Павел Петрович слушал ее монолог у телефонной трубки и улыбался себе спокойно.
— Что сделала?
Да ничего… В том то и дело. Стерегла, только. Я ей не чемодан.
В прихожей он надел запыленные туфли и пошел гулять. Один. В целом Свете.
И показал язык всевидящему оку видеокамеры над выходом. А потом и кулак — бесстрашно.
23 июня 2020, Жаккардовая тетрадь.
Оказия
Она была аскетична во всем, без всего могла легко обойтись, но любила яркое освещение во всем доме.
Художник по образованию, еще тому, из прошлого века, она занималась в основном натюрмортами. Писала и цветы и пейзажи. И никогда не писала ничьих портретов. Боялась этого жанра, опасалась не справиться — и тем самым обидеть человека, то есть оригинал.
А пышноцветные вазы удавались ей легко. Вообще она была человечеком легким, приветливым. И в дом ее стремились попасть многие. Она и не отказывала. И работалось ей удобнее как-то в присутствии подружек приживалок, которые с разной степени завистью восхваляли ее способности. Но надо отдать им должное — словом они не разбрасовались и талантом Тамару Юрьевну не называли.
Хотя бы могли, она бы не рассердилась. Ну, может чуть щеки покраснели, но они у нее краснели и без такого тяжелого повода.
Дом Тамары был в центре города, поэтому почти никогда не пустовал.
С утра были звонки — и в телефон, и в дверь. Не остывала кофеварка, и булькал кипяток в кастрюле для пельменей или сосисок.
Не убиралась со стола и бутылка виски с мудреным названием и обезьяной на этикетке.
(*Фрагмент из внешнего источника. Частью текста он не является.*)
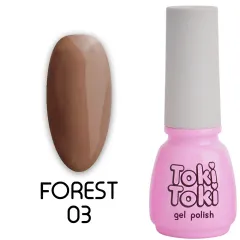 Гель-лак Toki-Toki Forest FS03 5 млГель-лак Toki-Toki Forest FS03 5 мл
Но главной примечательностью её дома была электрическая избыточность освещения.
Одним выключателем, и это было принципиально, чтобы одним жестом взорвать светом все комнаты разом. И пол, и стены и потолок — все сияло яркими лампочками. По углам росли ветками лампочными торшеры, как диковинные деревья.
Зажигался внутри огромный глобус. Земля на нем была теплой и доступны светящиеся солнцем полюса.
Каждый раз, нажимая эту волшебную кнопку выключателя, Тамара сама ойкала, радуясь как школьница.
Впрочем, школьницей она была, давно, и давно — студенткой. Сейчас ей надо было работать, работать, благо покупатели были, и даже стояли, пусть и не в большой, но очереди.
Тамара уже «причесывала» сухой чистой тряпкой кисти из вазы, когда в дверь позвонили.
Для визитеров было уж совсем рано, гостей она не ждала. А уж ту, что оказалась за открытой дверью, совсем не ждала. Ни сегодня, ни завтра.
Гостья была под явным шафе вздернулась в пьяной улыбке губа, показав желтые прокуренные зубы и гостья шагнула в дом.
На минутку ослепнув от света всех ламп, она прищурилась, потом достала из кармана фуфайки бейсболку и натянула, чтобы прикрыться от лишней яркости. Жест это был очень наработанный, наизустный.
После чего гостья из второго кармана извлекла крошечного щенка таксы.
— Знакомься, это — Оказия.
Она крепко поцеловала Тамару в щеку, а потом ткнула ей щенка.